■ Your assignment
In your copy, reproduce each entry exactly and leave out the pictures.

■ Input

....

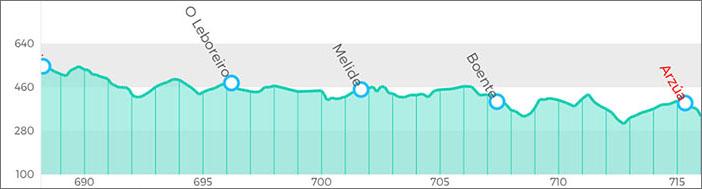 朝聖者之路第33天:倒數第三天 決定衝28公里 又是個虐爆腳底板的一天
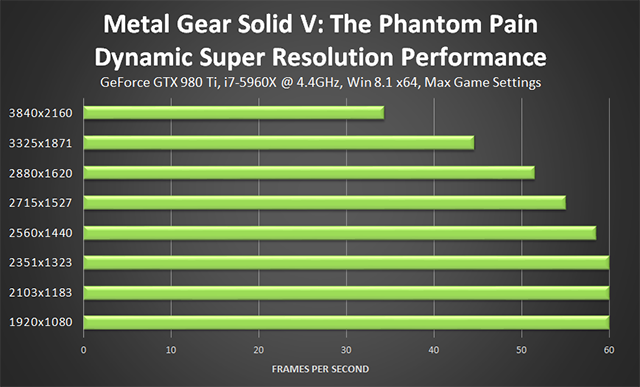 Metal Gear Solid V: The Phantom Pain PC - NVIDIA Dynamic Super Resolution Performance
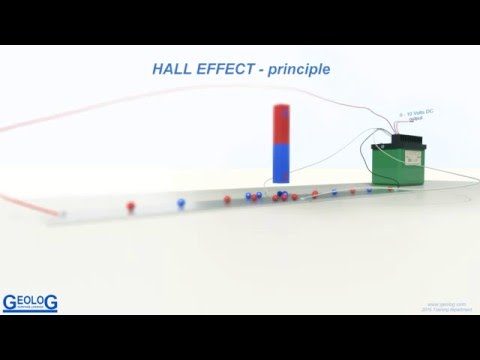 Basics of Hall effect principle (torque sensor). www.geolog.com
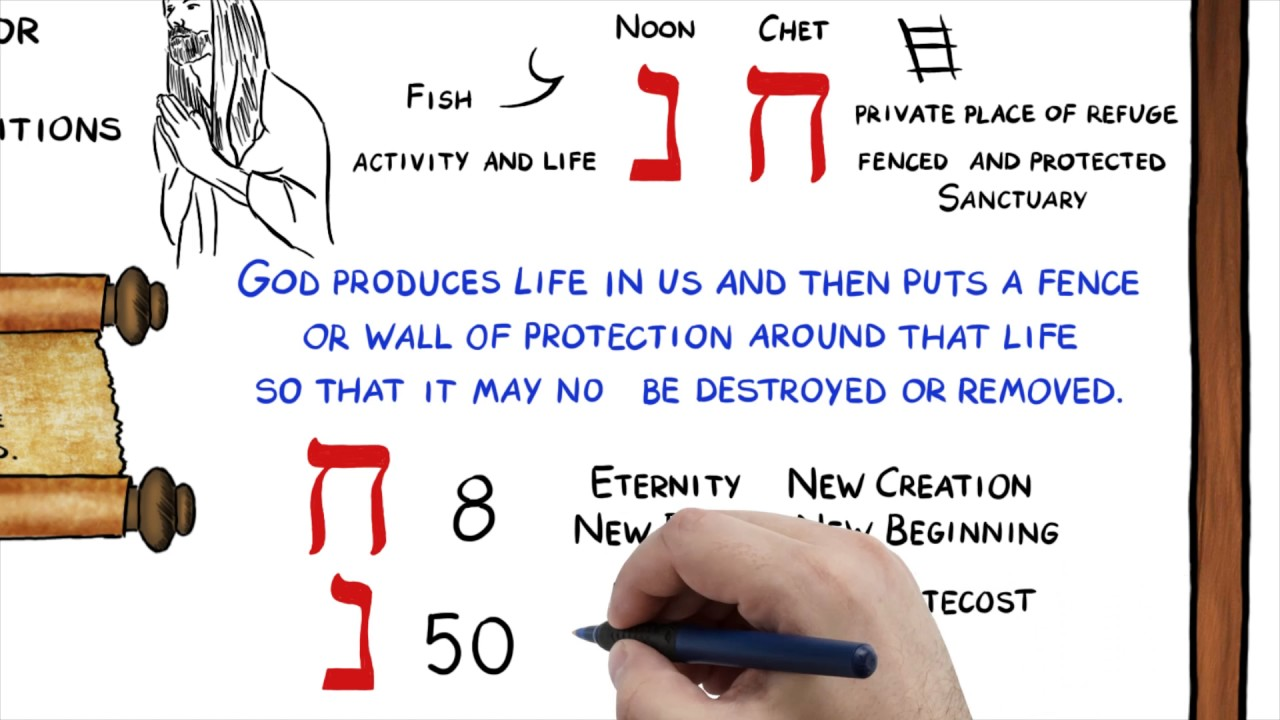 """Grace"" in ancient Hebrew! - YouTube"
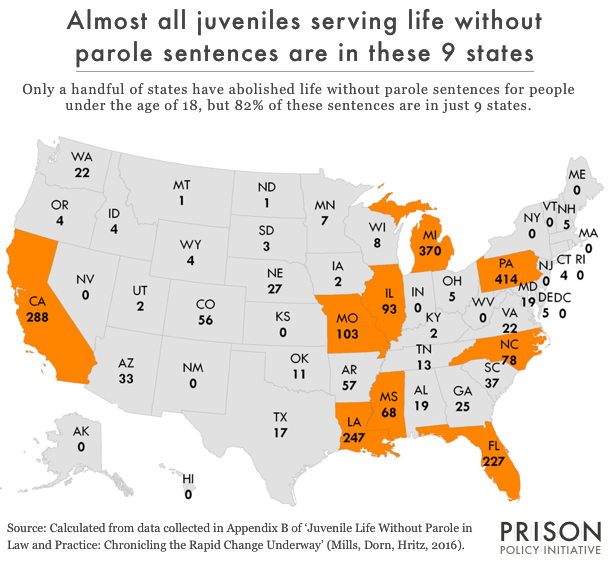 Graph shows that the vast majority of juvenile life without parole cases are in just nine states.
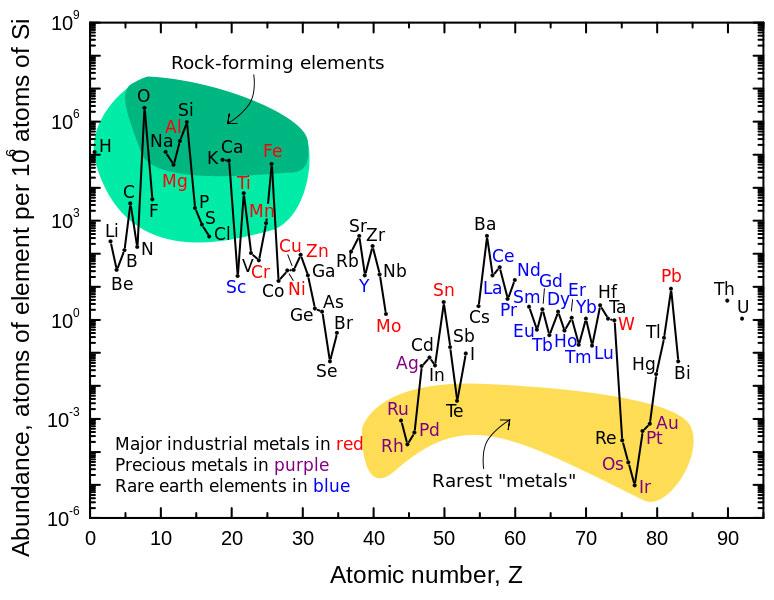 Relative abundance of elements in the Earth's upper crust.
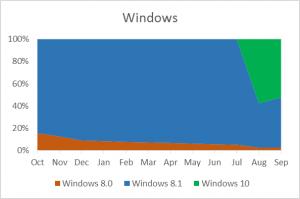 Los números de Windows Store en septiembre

....

■ Answer to the problem
 朝聖者之路第33天:倒數第三天 決定衝28公里 又是個虐爆腳底板的一天
 Metal Gear Solid V: The Phantom Pain PC - NVIDIA Dynamic Super Resolution Performance
 Basics of Hall effect principle (torque sensor). www.geolog.com
 """Grace"" in ancient Hebrew! - YouTube"
 Graph shows that the vast majority of juvenile life without parole cases are in just nine states.
 Relative abundance of elements in the Earth's upper crust.
 Los números de Windows Store en septiembre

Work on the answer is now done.